Genesis Launch Core Mechanism

Points Acquisition System: Incentivizing Value Contribution

As mentioned earlier, Genesis allocates proxy tokens through Genesis Points, which are based on users’ contributions to the ecosystem. This mechanism ensures that proxy tokens flow to genuine participants rather than short-term speculators.

At the beginning of April, Virtuals launched the Virgen points system, which distributes points in real-time to participants who actively support the Virtuals ecosystem. It is worth noting that the points have a validity period of 30 days, which encourages users to remain active and ensures the sustainability of ecological development.
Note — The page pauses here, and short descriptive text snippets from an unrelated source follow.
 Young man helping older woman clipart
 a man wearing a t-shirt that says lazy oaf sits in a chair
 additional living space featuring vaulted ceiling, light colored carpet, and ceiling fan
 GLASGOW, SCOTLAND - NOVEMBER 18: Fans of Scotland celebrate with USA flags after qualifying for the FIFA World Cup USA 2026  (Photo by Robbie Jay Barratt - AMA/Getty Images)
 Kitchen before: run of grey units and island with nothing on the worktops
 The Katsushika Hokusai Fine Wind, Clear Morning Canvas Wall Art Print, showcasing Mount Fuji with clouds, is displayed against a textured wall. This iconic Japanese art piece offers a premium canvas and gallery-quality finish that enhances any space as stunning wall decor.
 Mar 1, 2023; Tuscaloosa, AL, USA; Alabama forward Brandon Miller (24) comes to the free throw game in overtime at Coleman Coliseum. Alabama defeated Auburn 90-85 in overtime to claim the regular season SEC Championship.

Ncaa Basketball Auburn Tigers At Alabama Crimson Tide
Users can earn points through the following ways:

  • Invest in prototype agents (Prototype Agents, ungraduated tokens) launched through Virtuals and sentient agents (Sentient Agents, successfully graduated tokens that raised 42,425 VIRTUAL);
  • Hold VIRTUAL;
  • Stake VADER (5% of the points will be allocated daily to VADER stakers).

Dynamic Allocation Mechanism

Genesis adopts a dynamic allocation strategy, where users’ estimated allocation amounts will be adjusted in real-time according to changes in the points committed by other participants. However, before the 24-hour participation window closes, users can add points and subscription amounts at any time, allowing for flexible adjustment of investment strategies.

It is worth noting that participants commit to a presale share of 37.5% of the total token supply, with a maximum allocation limit of 0.5% of the total token amount for a single user. This design effectively avoids excessive concentration of tokens.

Standardized Token Economics

All AI agent projects launched through the Genesis mechanism follow a unified token distribution framework:

  • Public Sale: 37.5% of the total token supply;
  • Liquidity Pool: 12.5%;
  • Developers, Treasury, Marketing (Dev/Treasury/Marketing): 50%.

On-chain Sniper Apocalypse? Understand the New Launch Mechanism of Virtuals Protocol Genesis in One Article

Summary

The Genesis launch mechanism of Virtuals Protocol, with its contribution-oriented allocation model and dynamic adjustment strategy, has built a more transparent and efficient launch platform for AI agent projects and participants within its ecosystem. This not only significantly reduces the risk of market manipulation but also drives the sustainable and healthy development of the Virtuals ecosystem.